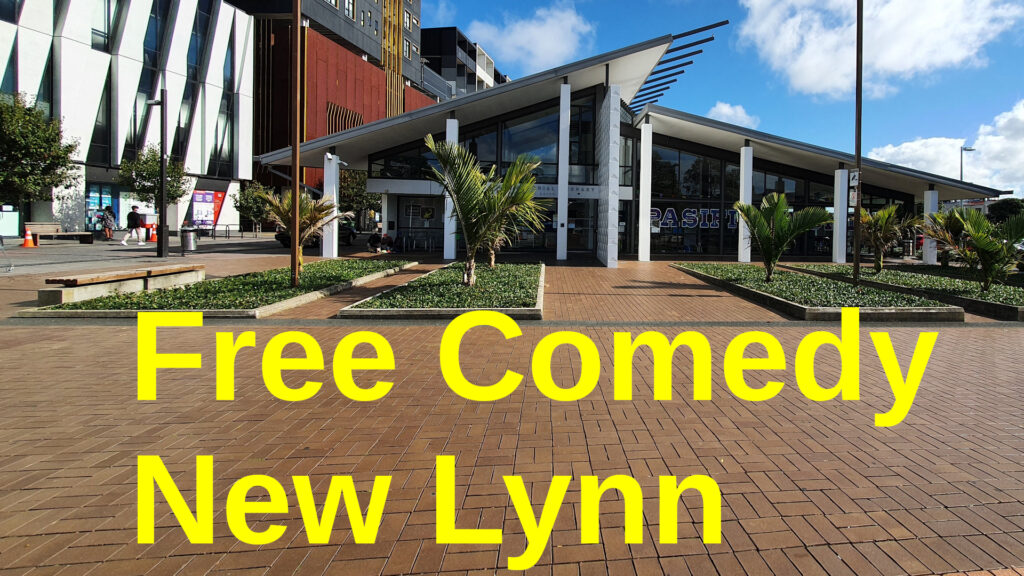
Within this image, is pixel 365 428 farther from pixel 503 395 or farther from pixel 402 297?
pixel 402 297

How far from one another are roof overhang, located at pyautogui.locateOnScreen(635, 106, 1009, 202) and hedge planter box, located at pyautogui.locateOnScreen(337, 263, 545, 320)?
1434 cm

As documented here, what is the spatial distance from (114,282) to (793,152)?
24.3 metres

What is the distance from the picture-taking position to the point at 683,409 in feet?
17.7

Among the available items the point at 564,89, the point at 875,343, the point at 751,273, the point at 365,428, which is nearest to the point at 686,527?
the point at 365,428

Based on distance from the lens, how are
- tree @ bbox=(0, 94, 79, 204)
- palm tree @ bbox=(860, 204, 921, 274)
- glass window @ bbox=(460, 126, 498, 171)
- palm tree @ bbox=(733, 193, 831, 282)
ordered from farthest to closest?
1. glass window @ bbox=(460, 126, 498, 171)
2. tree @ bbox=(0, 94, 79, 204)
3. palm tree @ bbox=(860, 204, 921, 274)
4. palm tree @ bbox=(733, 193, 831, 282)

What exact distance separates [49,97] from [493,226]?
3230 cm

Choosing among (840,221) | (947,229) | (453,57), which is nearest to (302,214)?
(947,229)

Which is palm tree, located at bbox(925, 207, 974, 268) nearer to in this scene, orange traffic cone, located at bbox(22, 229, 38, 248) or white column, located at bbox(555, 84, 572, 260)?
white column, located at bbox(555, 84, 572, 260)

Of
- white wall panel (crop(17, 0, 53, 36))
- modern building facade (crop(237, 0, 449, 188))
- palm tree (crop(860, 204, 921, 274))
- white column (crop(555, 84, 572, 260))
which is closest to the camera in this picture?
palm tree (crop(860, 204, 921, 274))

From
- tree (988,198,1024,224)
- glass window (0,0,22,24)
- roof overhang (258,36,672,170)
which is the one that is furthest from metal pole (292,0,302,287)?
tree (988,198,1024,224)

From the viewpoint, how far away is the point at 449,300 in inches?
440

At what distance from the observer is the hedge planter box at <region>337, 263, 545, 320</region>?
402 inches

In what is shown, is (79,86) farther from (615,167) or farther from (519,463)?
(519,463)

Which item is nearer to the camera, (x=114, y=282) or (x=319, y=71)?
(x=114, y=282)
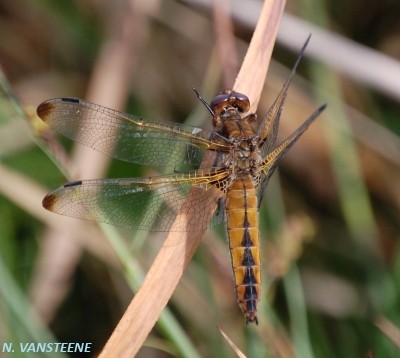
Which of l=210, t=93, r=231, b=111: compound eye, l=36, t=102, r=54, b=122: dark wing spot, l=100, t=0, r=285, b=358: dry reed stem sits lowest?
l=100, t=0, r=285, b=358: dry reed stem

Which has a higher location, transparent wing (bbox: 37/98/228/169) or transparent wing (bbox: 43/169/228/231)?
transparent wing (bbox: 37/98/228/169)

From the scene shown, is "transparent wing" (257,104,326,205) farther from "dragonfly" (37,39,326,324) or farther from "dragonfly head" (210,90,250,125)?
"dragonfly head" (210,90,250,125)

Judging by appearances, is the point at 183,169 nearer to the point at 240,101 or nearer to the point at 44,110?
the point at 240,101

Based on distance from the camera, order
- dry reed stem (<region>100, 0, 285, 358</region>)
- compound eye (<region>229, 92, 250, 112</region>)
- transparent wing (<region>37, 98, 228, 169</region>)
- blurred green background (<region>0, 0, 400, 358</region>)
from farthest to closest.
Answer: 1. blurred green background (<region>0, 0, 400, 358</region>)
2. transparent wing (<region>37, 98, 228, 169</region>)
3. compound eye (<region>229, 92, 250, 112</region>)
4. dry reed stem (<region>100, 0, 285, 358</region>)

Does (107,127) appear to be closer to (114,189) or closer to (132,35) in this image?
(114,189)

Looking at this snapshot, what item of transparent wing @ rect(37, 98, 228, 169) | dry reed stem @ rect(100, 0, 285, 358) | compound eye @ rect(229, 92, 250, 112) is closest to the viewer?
=-=-=
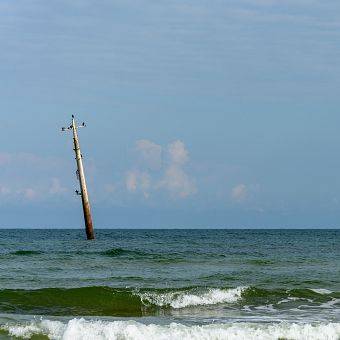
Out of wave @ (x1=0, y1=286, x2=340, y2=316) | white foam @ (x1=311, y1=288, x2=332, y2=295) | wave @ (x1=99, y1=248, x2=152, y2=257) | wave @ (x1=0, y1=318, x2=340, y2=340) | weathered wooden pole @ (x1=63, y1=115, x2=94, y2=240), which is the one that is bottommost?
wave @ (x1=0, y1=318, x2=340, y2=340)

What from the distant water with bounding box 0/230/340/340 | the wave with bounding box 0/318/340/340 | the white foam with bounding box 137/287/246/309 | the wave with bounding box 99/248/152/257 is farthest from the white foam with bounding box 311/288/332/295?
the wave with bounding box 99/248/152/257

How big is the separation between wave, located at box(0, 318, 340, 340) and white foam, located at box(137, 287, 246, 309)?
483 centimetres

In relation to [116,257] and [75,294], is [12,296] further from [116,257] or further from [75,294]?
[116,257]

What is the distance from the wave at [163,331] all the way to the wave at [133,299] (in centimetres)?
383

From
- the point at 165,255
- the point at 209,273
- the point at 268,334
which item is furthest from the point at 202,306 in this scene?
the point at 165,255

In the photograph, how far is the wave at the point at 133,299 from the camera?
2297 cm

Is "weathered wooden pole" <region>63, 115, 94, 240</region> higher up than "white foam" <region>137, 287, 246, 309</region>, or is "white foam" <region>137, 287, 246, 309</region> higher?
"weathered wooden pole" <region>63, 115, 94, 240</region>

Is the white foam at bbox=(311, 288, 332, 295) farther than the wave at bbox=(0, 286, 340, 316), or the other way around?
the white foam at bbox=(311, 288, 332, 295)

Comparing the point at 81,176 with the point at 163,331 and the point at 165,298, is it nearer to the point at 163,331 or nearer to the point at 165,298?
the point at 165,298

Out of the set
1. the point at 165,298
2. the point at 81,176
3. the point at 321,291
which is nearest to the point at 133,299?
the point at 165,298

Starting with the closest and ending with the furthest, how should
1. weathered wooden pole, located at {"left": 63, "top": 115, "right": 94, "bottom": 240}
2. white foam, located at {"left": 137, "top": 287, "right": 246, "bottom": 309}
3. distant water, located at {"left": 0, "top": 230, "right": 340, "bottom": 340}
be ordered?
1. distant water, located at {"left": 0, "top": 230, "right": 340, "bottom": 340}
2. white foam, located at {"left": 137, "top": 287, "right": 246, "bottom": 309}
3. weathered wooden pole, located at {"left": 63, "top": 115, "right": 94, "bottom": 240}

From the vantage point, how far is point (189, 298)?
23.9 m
=-=-=
_Brief_
Count the lines in the entries above that contain the word "roof". Give only the number.

_Correct result_
2